Citizens board chairman Chris Gardner called it a “consumer-friendly action” following “the devastation brought on by Irma.”
That does not mean the rate hike is going away, just that it might take effect later. Premium increases in 2018 took effect May 1, in order to ease the impact after Hurricane Irma.
The plan would increase Palm Beach County homeowners’ rates 7.7 percent to an average of $3,052.
That sits above a proposed statewide average premium of $2,808 and would represent the fourth highest premium in the state after Monroe ($3,966), Miami-Dade ($3,945) and Broward ($3,294) counties for standard home policies.
Once approved by the Citizens board, the plan goes for review to Florida’s Office of Insurance Regulation.
The Citizens actuarial committee voted Tuesday to ask the full board to consider delaying the request.
“Florida is still in an ongoing emergency, really, recovering,” said committee member Bette Brown, who lives in Monroe County, which suffered heavy damage.
Hurricane Irma last year generated close to $10 billion in claims for Citizens and other insurers, but a Citizens statement highlighted “the impact of skyrocketing non-weather-related water loss claims in South Florida.” That’s a reference to roof problems, plumbing leaks and other claims that do not come directly from specific weather events. Citizens maintains such claims are often abusively inflated by contractors, public adjusters and attorneys, though representatives of those groups have accused Citizens of denying or underpaying claims.
Florida Chief Financial Officer Jimmy Patronis applauded the delayed increase on Wednesday.
“Passing along a costly burden to policyholders while many are still recovering from an active hurricane season is not a solution,” Patronis said in a statement. He said he would continue work on proposals to address problems with abusive water claims in the meantime.
Citizens had more than 40,000 customers in Palm Beach County at the start of April, state records show.
Martin County would wind up with an average premium about the same as Palm Beach County after a proposed 7 percent hike, according to company projections. St.

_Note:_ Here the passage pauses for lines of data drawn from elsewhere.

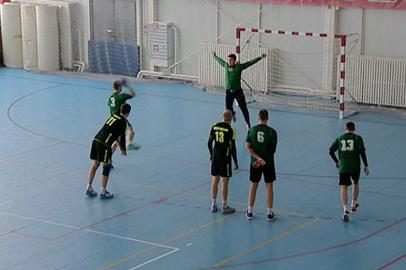 Амурские гандболисты упустили лидерство во 2 туре чемпионата Дальнего Востока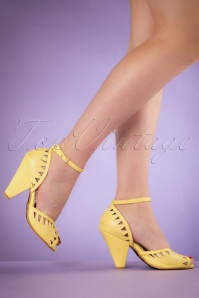 50s Willow Mary Jane Pumps in Yellow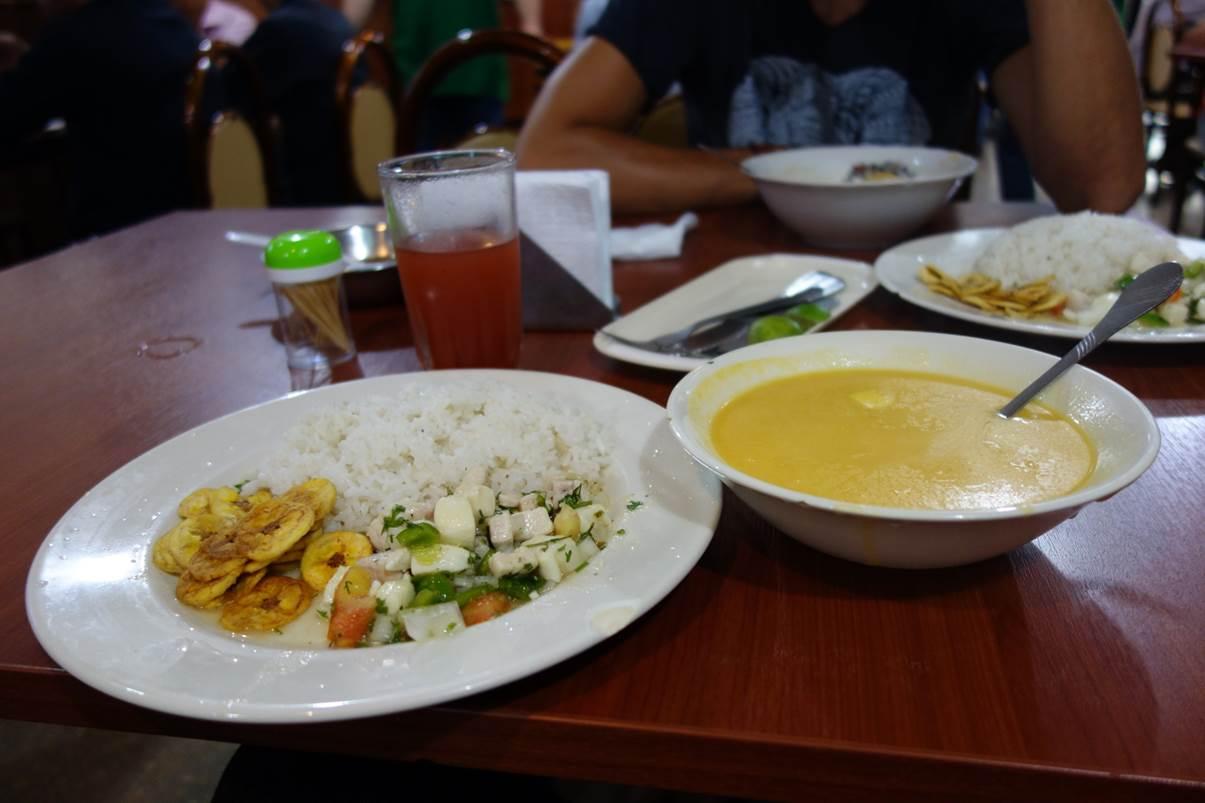 Ceviche con arroz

Lucie’s average premium would rise 8.9 percent to $1,917.
The overall statewide increase for a standard single-family home policy, known as an H03, would be more than 8 percent.
Combining multi-peril homeowners coverage with condo and renters’ policies, the average requested boost would be 7.9 percent across Florida, according to Citizens.
Coverage exclusively for windstorm damage would cost 8.9 percent more in Palm Beach County to reach an average of $3,112, topping an average statewide rise of 7.9 percent to $2.865.
Citizens had about 443,000 customers as of May, down from about 1.5 million in 2012 as private insurers have taken over more than 1 million policies in the interim.
News Service of Florida contributed to this report.